= SHORT PROBLEM =
Reproduce the part of the court opinion that opens with the words containing "In these child" and closes with "for the parties.", swapping "County Attorney" for "District Attorney".

= SOURCE EXTRACT =
------------------------------
Department of Social Services ex rel. Moria I. v. Manual S.

148 Misc. 2d 988 | N.Y.C. Fam. Ct. | 1990

OPINION OF THE COURT

Damian J. Amodeo, J.

In these child protective proceedings it is alleged that respondent sexually abused his stepdaughter, Moria I., and neglected his son, John S. Throughout the matter petitioner has been represented by the office of the County Attorney, respondent by a court-appointed attorney and the children by a Law Guardian. At the fact-finding hearing petitioner called Moria I., the alleged victim of the sexual contact, and Beth Brushcini, a case manager II with the Department of Social Services. In addition to testifying in his own defense, respondent called his religious advisor, Jaleel Shakir, and his mother, Geneva S. The court has also considered memoranda received from counsel for the parties.

FINDINGS OF FACT

Based upon the testimony and demeanor of the witnesses and other material received, the credible evidence supports the following findings of fact:

Moria L, respondent’s stepdaughter, was born on February 1, 1977, and is the natural child of Teresa S. and Gary I., whose marriage terminated in divorce. John S. was born on May 12, 1987, the natural child of Teresa S. and her husband, Manuel S., the respondent in this proceeding.

*990A report of suspected child abuse was received by petitioner on February 5, 1990, alleging that Moria had been sexually abused by respondent. During the investigation which followed, Moria informed Ms. Brushcini that on numerous occasions, from the time she was in third grade until November 1988, respondent requested that she disrobe in front of him, after which he would touch, rub and fondle her private areas. The final incident occurred in November 1988; Moria related that respondent demanded that she disrobe, and while threatening suicide with a gun, intimidated and assaulted the child as she resisted, after which he rubbed his penis against her vaginal area.

When Ms. Brushcini confronted respondent with these allegations, he denied that he had done anything wrong. Ms. Brushcini noted that in a subsequent telephone conversation, initiated by him, respondent stated that, if he had done such things, he needed help.

It has been respondent’s position throughout, that Moria’s claims were racially motivated and were being made by the child in an effort to disrupt respondent’s marriage to the child’s mother.

Moria, who is now 13, very credibly testified under oath and detailed the sexual contacts respondent committed against her. She stated that these events usually took place at night, while her mother was not at home; that they took place at irregular intervals; that she asked respondent to stop on many occasions; that he would stop for brief periods, but would later resume the conduct; that she feared respondent and did not attempt to resist; that respondent had warned that, if she told her mother what was taking place, the woman would probably have a heart attack and, if she revealed it to her natural father, respondent and he would undoubtedly become involved in a violent confrontation. For these reasons Moria informed neither her natural father nor her mother of respondent’s inappropriate conduct. However, Moria finally told her mother sometime after the last incident described above. She also stated that she previously revealed respondent’s conduct to a teacher or other school official. The court is concerned that, for some undisclosed reason, no action was ever taken by school authorities, although mandated to do so by statute.

Apart from the sexual contacts, respondent’s moderate drinking and frequent arguments between respondent and her mother, Moria’s description of his presence in the household *991was otherwise appropriate. Respondent, a cook by profession, prepared meals for the family, attended to household chores and the other needs of the family. The parties went places together and visited relatives as a family.
------------------------------
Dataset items

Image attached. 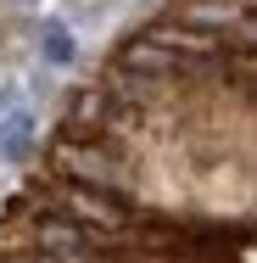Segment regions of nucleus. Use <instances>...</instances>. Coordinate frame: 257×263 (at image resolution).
<instances>
[{"mask_svg": "<svg viewBox=\"0 0 257 263\" xmlns=\"http://www.w3.org/2000/svg\"><path fill=\"white\" fill-rule=\"evenodd\" d=\"M62 168L78 185H123V162L106 157V152H90V146H67L62 152Z\"/></svg>", "mask_w": 257, "mask_h": 263, "instance_id": "obj_1", "label": "nucleus"}, {"mask_svg": "<svg viewBox=\"0 0 257 263\" xmlns=\"http://www.w3.org/2000/svg\"><path fill=\"white\" fill-rule=\"evenodd\" d=\"M67 213L78 218V224H95V230H123V213L112 208L106 196H95V191H84V185H67Z\"/></svg>", "mask_w": 257, "mask_h": 263, "instance_id": "obj_2", "label": "nucleus"}, {"mask_svg": "<svg viewBox=\"0 0 257 263\" xmlns=\"http://www.w3.org/2000/svg\"><path fill=\"white\" fill-rule=\"evenodd\" d=\"M34 112L28 106H11L6 118H0V162H23L28 157V146H34Z\"/></svg>", "mask_w": 257, "mask_h": 263, "instance_id": "obj_3", "label": "nucleus"}, {"mask_svg": "<svg viewBox=\"0 0 257 263\" xmlns=\"http://www.w3.org/2000/svg\"><path fill=\"white\" fill-rule=\"evenodd\" d=\"M123 67H146V73H185L190 62L179 51H168L162 40H134L129 51H123Z\"/></svg>", "mask_w": 257, "mask_h": 263, "instance_id": "obj_4", "label": "nucleus"}, {"mask_svg": "<svg viewBox=\"0 0 257 263\" xmlns=\"http://www.w3.org/2000/svg\"><path fill=\"white\" fill-rule=\"evenodd\" d=\"M39 56H45L51 67H67V62L78 56V40H73V28H67L62 17H45V23H39Z\"/></svg>", "mask_w": 257, "mask_h": 263, "instance_id": "obj_5", "label": "nucleus"}, {"mask_svg": "<svg viewBox=\"0 0 257 263\" xmlns=\"http://www.w3.org/2000/svg\"><path fill=\"white\" fill-rule=\"evenodd\" d=\"M235 34H241V40H252V45H257V11H241V23H235Z\"/></svg>", "mask_w": 257, "mask_h": 263, "instance_id": "obj_6", "label": "nucleus"}]
</instances>
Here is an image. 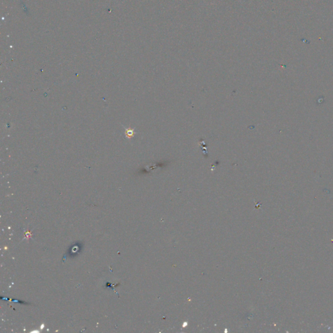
------------------------------
= REPLY TO THE TASK =
In these child protective proceedings it is alleged that respondent sexually abused his stepdaughter, Moria I., and neglected his son, John S. Throughout the matter petitioner has been represented by the office of the District Attorney, respondent by a court-appointed attorney and the children by a Law Guardian. At the fact-finding hearing petitioner called Moria I., the alleged victim of the sexual contact, and Beth Brushcini, a case manager II with the Department of Social Services. In addition to testifying in his own defense, respondent called his religious advisor, Jaleel Shakir, and his mother, Geneva S. The court has also considered memoranda received from counsel for the parties.